Recorded data

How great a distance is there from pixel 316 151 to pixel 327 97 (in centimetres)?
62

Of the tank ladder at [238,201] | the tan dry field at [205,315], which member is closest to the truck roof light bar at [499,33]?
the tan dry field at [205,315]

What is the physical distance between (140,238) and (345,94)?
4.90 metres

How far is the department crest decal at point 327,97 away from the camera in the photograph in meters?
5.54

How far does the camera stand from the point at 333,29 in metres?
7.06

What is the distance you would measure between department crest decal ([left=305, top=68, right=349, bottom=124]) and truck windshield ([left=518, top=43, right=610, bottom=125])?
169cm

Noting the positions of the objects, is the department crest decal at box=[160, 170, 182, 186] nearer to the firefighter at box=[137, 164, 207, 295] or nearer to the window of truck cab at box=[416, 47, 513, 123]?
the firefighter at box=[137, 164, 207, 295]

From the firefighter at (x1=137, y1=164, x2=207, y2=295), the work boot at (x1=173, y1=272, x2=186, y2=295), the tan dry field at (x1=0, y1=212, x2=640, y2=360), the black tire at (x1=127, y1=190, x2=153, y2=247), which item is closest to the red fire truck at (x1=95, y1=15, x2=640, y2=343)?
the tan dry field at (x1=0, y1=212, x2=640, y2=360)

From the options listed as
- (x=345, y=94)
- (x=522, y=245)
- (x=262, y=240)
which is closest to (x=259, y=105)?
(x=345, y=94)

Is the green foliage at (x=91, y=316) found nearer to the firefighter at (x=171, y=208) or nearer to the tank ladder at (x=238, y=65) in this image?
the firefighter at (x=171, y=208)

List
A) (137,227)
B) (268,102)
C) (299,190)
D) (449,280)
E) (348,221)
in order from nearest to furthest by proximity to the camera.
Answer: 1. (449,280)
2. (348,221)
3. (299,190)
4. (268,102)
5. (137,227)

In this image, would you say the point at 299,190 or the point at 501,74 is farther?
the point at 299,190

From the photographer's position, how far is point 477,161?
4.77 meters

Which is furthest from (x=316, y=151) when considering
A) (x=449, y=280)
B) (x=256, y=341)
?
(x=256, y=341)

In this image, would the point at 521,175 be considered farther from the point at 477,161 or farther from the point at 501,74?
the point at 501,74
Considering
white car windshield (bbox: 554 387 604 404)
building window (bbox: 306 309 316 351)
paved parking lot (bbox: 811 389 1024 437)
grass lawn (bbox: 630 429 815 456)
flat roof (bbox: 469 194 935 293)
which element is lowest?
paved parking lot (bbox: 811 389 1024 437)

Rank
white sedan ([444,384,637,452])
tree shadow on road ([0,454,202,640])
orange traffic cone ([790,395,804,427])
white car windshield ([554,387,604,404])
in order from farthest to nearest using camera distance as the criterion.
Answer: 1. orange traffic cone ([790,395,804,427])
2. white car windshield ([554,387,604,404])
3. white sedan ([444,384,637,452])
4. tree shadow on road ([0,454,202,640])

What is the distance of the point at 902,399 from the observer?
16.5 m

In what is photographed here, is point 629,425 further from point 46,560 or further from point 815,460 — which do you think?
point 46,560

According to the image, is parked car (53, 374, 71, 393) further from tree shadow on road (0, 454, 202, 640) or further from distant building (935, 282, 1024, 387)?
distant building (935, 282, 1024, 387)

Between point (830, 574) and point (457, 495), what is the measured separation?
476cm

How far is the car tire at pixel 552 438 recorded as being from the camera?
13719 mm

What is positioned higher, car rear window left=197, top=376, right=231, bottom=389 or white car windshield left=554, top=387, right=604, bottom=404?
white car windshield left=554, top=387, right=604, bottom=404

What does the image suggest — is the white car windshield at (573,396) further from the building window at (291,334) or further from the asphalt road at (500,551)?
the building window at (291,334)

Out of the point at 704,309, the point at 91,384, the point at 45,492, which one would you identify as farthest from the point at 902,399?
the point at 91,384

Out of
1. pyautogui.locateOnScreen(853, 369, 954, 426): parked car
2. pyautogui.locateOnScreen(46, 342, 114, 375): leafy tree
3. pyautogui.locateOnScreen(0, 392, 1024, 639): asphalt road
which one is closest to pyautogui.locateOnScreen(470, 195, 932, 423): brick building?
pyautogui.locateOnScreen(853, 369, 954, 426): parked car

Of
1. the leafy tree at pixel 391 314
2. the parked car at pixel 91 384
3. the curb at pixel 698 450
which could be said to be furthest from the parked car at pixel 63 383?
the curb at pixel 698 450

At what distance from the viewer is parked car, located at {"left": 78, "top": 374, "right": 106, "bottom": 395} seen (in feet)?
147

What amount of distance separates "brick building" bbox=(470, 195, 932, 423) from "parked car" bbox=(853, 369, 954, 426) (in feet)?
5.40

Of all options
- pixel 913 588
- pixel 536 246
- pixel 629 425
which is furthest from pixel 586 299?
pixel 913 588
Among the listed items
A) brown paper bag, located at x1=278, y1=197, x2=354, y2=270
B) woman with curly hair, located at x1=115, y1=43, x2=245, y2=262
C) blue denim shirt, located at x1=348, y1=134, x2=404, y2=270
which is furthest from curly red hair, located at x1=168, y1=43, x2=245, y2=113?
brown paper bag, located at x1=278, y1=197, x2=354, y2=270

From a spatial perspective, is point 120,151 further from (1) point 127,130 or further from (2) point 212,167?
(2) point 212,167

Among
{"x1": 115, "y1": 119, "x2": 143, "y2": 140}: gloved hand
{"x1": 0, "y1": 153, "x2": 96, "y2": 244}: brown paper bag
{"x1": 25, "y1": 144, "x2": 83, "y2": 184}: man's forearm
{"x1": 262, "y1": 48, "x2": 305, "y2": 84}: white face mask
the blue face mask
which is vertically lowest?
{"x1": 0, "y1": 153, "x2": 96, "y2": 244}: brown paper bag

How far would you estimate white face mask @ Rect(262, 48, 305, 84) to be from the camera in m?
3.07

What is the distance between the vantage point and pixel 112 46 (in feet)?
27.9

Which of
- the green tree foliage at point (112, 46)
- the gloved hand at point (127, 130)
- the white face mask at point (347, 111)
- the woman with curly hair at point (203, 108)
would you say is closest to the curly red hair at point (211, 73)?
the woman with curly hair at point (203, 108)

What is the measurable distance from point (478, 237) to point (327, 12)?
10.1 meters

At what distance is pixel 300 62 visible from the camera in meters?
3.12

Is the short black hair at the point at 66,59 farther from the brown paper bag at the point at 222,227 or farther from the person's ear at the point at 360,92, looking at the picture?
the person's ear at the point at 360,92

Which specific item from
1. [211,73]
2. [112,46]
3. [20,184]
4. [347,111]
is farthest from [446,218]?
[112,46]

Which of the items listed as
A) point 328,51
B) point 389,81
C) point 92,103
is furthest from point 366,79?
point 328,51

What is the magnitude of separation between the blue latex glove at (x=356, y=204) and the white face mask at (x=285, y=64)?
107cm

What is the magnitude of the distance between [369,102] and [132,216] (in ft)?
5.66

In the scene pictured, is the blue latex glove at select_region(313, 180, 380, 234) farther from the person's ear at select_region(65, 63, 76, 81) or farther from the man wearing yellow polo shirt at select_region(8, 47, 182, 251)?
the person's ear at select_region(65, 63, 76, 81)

*PROBLEM TO WORK ON*
Repeat every entry word for word.

*REPLY TO THE EXERCISE*
How great a distance is there from pixel 316 151 to pixel 327 97 (in centimetres)?
62

Of the tank ladder at [238,201] | the tan dry field at [205,315], which member is closest to the truck roof light bar at [499,33]?
the tan dry field at [205,315]

What is the physical distance between (140,238) and (345,94)?
4.90 metres

How far is the department crest decal at point 327,97 away from the camera in the photograph in meters?
5.54

How far does the camera stand from the point at 333,29 in metres?
7.06

What is the distance you would measure between department crest decal ([left=305, top=68, right=349, bottom=124]) and truck windshield ([left=518, top=43, right=610, bottom=125])?
169cm

Noting the positions of the objects, is the department crest decal at box=[160, 170, 182, 186] nearer to the firefighter at box=[137, 164, 207, 295] or nearer to the window of truck cab at box=[416, 47, 513, 123]?
the firefighter at box=[137, 164, 207, 295]

From the firefighter at (x1=137, y1=164, x2=207, y2=295), the work boot at (x1=173, y1=272, x2=186, y2=295), the tan dry field at (x1=0, y1=212, x2=640, y2=360), the black tire at (x1=127, y1=190, x2=153, y2=247), which item is closest to the red fire truck at (x1=95, y1=15, x2=640, y2=343)?
the tan dry field at (x1=0, y1=212, x2=640, y2=360)

From the options listed as
- (x=345, y=94)
- (x=522, y=245)
- (x=262, y=240)
which is closest to (x=259, y=105)?
(x=345, y=94)

Is the green foliage at (x=91, y=316) found nearer to the firefighter at (x=171, y=208) or nearer to the tank ladder at (x=238, y=65) in this image?
the firefighter at (x=171, y=208)

List
A) (137,227)
B) (268,102)
C) (299,190)
D) (449,280)
E) (348,221)
in order from nearest to furthest by proximity to the camera.
Answer: 1. (449,280)
2. (348,221)
3. (299,190)
4. (268,102)
5. (137,227)

In this image, would you say the point at 299,190 or the point at 501,74 is farther?
the point at 299,190

From the photographer's position, how far is point 477,161?
4.77 meters

Which is furthest from (x=316, y=151) when considering
A) (x=449, y=280)
B) (x=256, y=341)
?
(x=256, y=341)

In this image, would the point at 521,175 be considered farther from the point at 477,161 or farther from the point at 501,74?
the point at 501,74
Considering
white car windshield (bbox: 554 387 604 404)
building window (bbox: 306 309 316 351)
paved parking lot (bbox: 811 389 1024 437)
grass lawn (bbox: 630 429 815 456)
flat roof (bbox: 469 194 935 293)
which element is lowest?
paved parking lot (bbox: 811 389 1024 437)

Rank
white sedan ([444,384,637,452])
tree shadow on road ([0,454,202,640])
orange traffic cone ([790,395,804,427])
white car windshield ([554,387,604,404])
in order from farthest to nearest using camera distance as the criterion.
Answer: 1. orange traffic cone ([790,395,804,427])
2. white car windshield ([554,387,604,404])
3. white sedan ([444,384,637,452])
4. tree shadow on road ([0,454,202,640])

What is the distance of the point at 902,399 from the observer?
16.5 m

In what is photographed here, is point 629,425 further from point 46,560 or further from point 815,460 — which do you think?
point 46,560

According to the image, is parked car (53, 374, 71, 393) further from tree shadow on road (0, 454, 202, 640) or further from distant building (935, 282, 1024, 387)?
distant building (935, 282, 1024, 387)

Between point (830, 574) and point (457, 495), what is the measured separation?
476cm

How far is the car tire at pixel 552 438 recorded as being from the camera?
13719 mm

What is positioned higher, car rear window left=197, top=376, right=231, bottom=389 or white car windshield left=554, top=387, right=604, bottom=404?
white car windshield left=554, top=387, right=604, bottom=404

What does the image suggest — is the white car windshield at (573,396) further from the building window at (291,334) or further from the asphalt road at (500,551)?
the building window at (291,334)

Out of the point at 704,309, the point at 91,384, the point at 45,492, which one would you identify as farthest from the point at 902,399?
the point at 91,384

Out of
1. pyautogui.locateOnScreen(853, 369, 954, 426): parked car
2. pyautogui.locateOnScreen(46, 342, 114, 375): leafy tree
3. pyautogui.locateOnScreen(0, 392, 1024, 639): asphalt road
which one is closest to pyautogui.locateOnScreen(470, 195, 932, 423): brick building?
pyautogui.locateOnScreen(853, 369, 954, 426): parked car

Of
1. the leafy tree at pixel 391 314
2. the parked car at pixel 91 384
3. the curb at pixel 698 450
which could be said to be furthest from the parked car at pixel 63 383?
the curb at pixel 698 450

At what distance from the viewer is parked car, located at {"left": 78, "top": 374, "right": 106, "bottom": 395} seen (in feet)?
147

What amount of distance separates "brick building" bbox=(470, 195, 932, 423) from "parked car" bbox=(853, 369, 954, 426) (in feet)?
5.40

Of all options
- pixel 913 588
- pixel 536 246
- pixel 629 425
which is furthest from pixel 586 299?
pixel 913 588
Among the listed items
A) brown paper bag, located at x1=278, y1=197, x2=354, y2=270
B) woman with curly hair, located at x1=115, y1=43, x2=245, y2=262
C) blue denim shirt, located at x1=348, y1=134, x2=404, y2=270
which is furthest from curly red hair, located at x1=168, y1=43, x2=245, y2=113?
brown paper bag, located at x1=278, y1=197, x2=354, y2=270

From a spatial perspective, is point 120,151 further from (1) point 127,130 or further from (2) point 212,167?
(2) point 212,167

Among
{"x1": 115, "y1": 119, "x2": 143, "y2": 140}: gloved hand
{"x1": 0, "y1": 153, "x2": 96, "y2": 244}: brown paper bag
{"x1": 25, "y1": 144, "x2": 83, "y2": 184}: man's forearm
{"x1": 262, "y1": 48, "x2": 305, "y2": 84}: white face mask
the blue face mask
which is vertically lowest?
{"x1": 0, "y1": 153, "x2": 96, "y2": 244}: brown paper bag

How far would you estimate white face mask @ Rect(262, 48, 305, 84) to be from the camera in m?
3.07

What is the distance between the vantage point and pixel 112 46 (in feet)?
27.9

Which of
- the green tree foliage at point (112, 46)
- the gloved hand at point (127, 130)
- the white face mask at point (347, 111)
- the woman with curly hair at point (203, 108)
would you say is closest to the curly red hair at point (211, 73)?
the woman with curly hair at point (203, 108)

What is the measurable distance from point (478, 237) to point (327, 12)?
10.1 meters

At what distance is pixel 300 62 visible from the camera in meters?
3.12

Is the short black hair at the point at 66,59 farther from the brown paper bag at the point at 222,227 or farther from the person's ear at the point at 360,92, looking at the picture?
the person's ear at the point at 360,92

Which specific item from
1. [211,73]
2. [112,46]
3. [20,184]
4. [347,111]
is farthest from [446,218]?
[112,46]

Which of the items listed as
A) point 328,51
B) point 389,81
C) point 92,103
is furthest from point 366,79?
point 328,51

What is the magnitude of separation between the blue latex glove at (x=356, y=204) and the white face mask at (x=285, y=64)?
107cm

What is the magnitude of the distance between [369,102] and [132,216] (in ft)?
5.66

In the scene pictured, is the blue latex glove at select_region(313, 180, 380, 234) farther from the person's ear at select_region(65, 63, 76, 81) or farther from the man wearing yellow polo shirt at select_region(8, 47, 182, 251)?
the person's ear at select_region(65, 63, 76, 81)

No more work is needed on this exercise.